Being a body positive “influencer” (god, I hate that word) is not always a walk in the park. After all, I’m only human. I know that most women hate photos of themselves in swimsuits. I’m going out on a limb here and saying “I DO TOO!” Most of the time. It’s always such a stressful thing. The particular photos made me cry.
Shop Ashley Graham Swim:
Don’t get me wrong, the photos are great. But it was seeing my own body that brought tears to my eyes. What I thought was going to be an amazing collab with Swimsuits for All and Ashley Graham actually turned into a heartbreaking experience for me. A little back story…
My girlfriends are all GORGEOUS. And most of them are very thin. While I was in Cabo for a bachelorette, I received the dropbox link to these photos. I opened them after some tequila… huge mistake. After spending 3 days in Cabo with 12 beautiful girls, none of which weigh over 130 pounds I don’t think. I was feeling pretty insecure. Looking back, I shouldn’t have opened these photos when I did. But I can’t take it back. When I saw them I hated every single one.
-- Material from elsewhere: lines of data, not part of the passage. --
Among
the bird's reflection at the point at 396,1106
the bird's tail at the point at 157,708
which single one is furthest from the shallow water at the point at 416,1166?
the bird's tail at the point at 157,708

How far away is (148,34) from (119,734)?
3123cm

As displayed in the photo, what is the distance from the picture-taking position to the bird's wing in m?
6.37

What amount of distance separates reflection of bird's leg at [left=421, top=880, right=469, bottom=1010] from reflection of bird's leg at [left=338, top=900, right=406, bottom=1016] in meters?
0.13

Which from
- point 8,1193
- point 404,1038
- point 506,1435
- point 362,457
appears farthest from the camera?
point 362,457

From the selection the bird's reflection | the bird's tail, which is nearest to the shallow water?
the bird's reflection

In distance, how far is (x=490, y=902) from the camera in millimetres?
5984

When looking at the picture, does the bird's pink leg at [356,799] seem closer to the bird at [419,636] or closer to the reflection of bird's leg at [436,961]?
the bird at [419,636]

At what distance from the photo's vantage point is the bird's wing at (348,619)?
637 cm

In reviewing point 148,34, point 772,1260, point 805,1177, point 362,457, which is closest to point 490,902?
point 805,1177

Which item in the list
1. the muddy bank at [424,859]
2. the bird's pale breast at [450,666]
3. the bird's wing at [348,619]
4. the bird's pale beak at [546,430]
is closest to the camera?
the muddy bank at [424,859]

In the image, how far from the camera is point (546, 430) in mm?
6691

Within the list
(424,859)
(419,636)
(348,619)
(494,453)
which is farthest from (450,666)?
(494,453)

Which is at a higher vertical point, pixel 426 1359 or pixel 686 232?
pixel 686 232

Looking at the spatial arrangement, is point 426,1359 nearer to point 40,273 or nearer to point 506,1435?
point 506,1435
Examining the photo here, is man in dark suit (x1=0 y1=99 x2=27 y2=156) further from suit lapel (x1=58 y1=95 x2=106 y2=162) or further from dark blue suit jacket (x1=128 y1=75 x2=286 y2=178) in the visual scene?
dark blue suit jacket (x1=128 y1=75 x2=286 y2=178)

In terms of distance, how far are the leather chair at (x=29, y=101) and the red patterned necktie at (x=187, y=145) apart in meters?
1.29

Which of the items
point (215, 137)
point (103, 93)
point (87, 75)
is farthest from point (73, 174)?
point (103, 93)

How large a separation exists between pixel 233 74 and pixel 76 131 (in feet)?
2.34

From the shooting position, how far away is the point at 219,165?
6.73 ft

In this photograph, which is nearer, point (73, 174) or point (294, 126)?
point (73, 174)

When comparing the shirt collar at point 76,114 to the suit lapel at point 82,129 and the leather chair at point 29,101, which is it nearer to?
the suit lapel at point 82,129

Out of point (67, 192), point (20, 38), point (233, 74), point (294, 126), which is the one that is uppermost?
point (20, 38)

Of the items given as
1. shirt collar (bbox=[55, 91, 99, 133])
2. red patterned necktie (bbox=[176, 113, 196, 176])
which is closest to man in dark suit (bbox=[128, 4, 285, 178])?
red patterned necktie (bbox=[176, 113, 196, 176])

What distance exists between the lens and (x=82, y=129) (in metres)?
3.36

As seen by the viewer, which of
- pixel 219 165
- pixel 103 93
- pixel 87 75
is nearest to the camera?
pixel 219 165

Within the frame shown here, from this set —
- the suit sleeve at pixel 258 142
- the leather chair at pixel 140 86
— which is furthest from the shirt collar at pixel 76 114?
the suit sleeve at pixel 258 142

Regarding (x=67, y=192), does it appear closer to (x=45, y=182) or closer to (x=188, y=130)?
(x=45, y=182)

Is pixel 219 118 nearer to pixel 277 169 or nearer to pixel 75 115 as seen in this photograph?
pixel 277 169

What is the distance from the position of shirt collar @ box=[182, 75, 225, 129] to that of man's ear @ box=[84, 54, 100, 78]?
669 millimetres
I felt like a huge hypocrite. There I was wearing a bikini designed by Ashley Graham. Who is the ultimate figure when it comes to body positivity, I love love love her. But still, I didn’t have any positive thoughts about myself. I could have still done this post and posted the 3 or 4 images I felt comfortable with, but that felt unauthentic.
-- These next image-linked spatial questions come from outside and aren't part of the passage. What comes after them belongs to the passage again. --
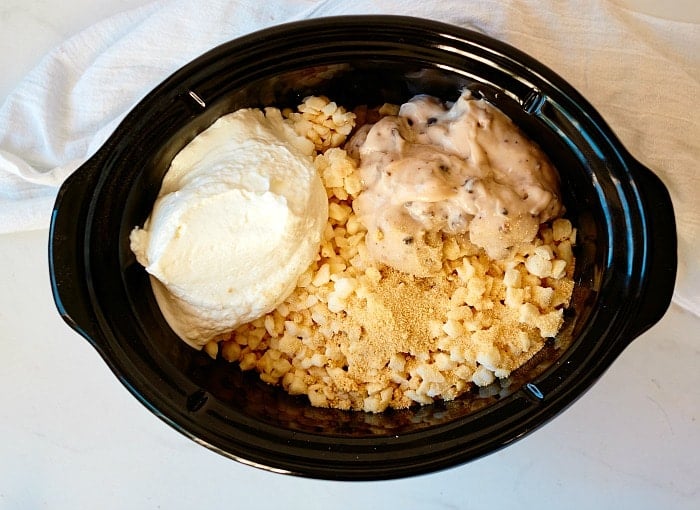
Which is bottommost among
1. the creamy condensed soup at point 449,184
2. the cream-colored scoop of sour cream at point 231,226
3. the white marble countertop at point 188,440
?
the white marble countertop at point 188,440

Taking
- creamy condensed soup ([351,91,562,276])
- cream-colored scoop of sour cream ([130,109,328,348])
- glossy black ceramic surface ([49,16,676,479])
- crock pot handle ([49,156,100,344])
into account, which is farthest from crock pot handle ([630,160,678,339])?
crock pot handle ([49,156,100,344])

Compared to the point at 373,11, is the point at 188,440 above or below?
below

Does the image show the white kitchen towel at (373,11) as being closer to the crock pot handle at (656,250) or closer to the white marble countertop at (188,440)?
the white marble countertop at (188,440)

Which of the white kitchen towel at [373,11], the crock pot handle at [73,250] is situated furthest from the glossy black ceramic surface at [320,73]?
the white kitchen towel at [373,11]

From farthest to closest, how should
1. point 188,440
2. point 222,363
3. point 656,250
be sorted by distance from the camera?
1. point 188,440
2. point 222,363
3. point 656,250

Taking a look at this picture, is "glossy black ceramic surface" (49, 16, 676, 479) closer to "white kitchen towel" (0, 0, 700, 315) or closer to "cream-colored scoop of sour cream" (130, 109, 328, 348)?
"cream-colored scoop of sour cream" (130, 109, 328, 348)

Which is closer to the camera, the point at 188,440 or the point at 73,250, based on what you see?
the point at 73,250

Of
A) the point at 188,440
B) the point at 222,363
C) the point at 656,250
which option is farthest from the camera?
the point at 188,440

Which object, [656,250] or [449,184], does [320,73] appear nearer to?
[449,184]

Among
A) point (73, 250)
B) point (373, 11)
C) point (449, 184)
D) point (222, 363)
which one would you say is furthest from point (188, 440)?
point (373, 11)
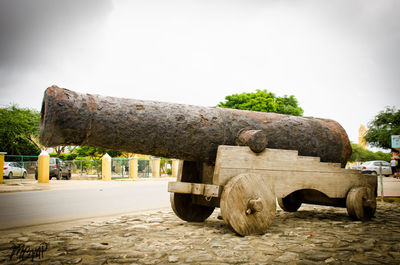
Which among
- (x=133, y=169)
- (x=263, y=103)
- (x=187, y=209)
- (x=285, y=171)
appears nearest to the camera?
(x=285, y=171)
I thought maybe by posting this, I could reach some women who feel the same way I do. I just want to tell those women: you are not alone in this battle. Even for me, who puts it all out there day after day, has insecure moments. I know I’m not perfect. I have definitely gained weight — mostly due to stress and my insane work and travel schedule. I know all of these things.
So why on earth would I put out photos of myself that I hate? Well, since I am an educator at heart (I have been teaching high school English for four years), I saw this as a teaching moment. So while most people would delete these photos and pretend they never existed — the thought did cross my mind — I decided to share them for the world to see. And I shared every single one — if putting myself out there like this can help just one woman feel more secure in her own skin, then it was all worth it to me.
After all the tears and insecurity, I felt some clarity. I need to practice what I preach. Here are some mantras that work for me:
Beauty knows no size.
Every body is beautiful.
I am strong.
I am beautiful.
I am enough.
My worth is not defined by my weight.
I am comfortable in my own skin.
I love my body just the way it is.
I am allowed to take up space.
Now, please tell yourself those things until you start to believe them. Because you are all effing beautiful just the way you are!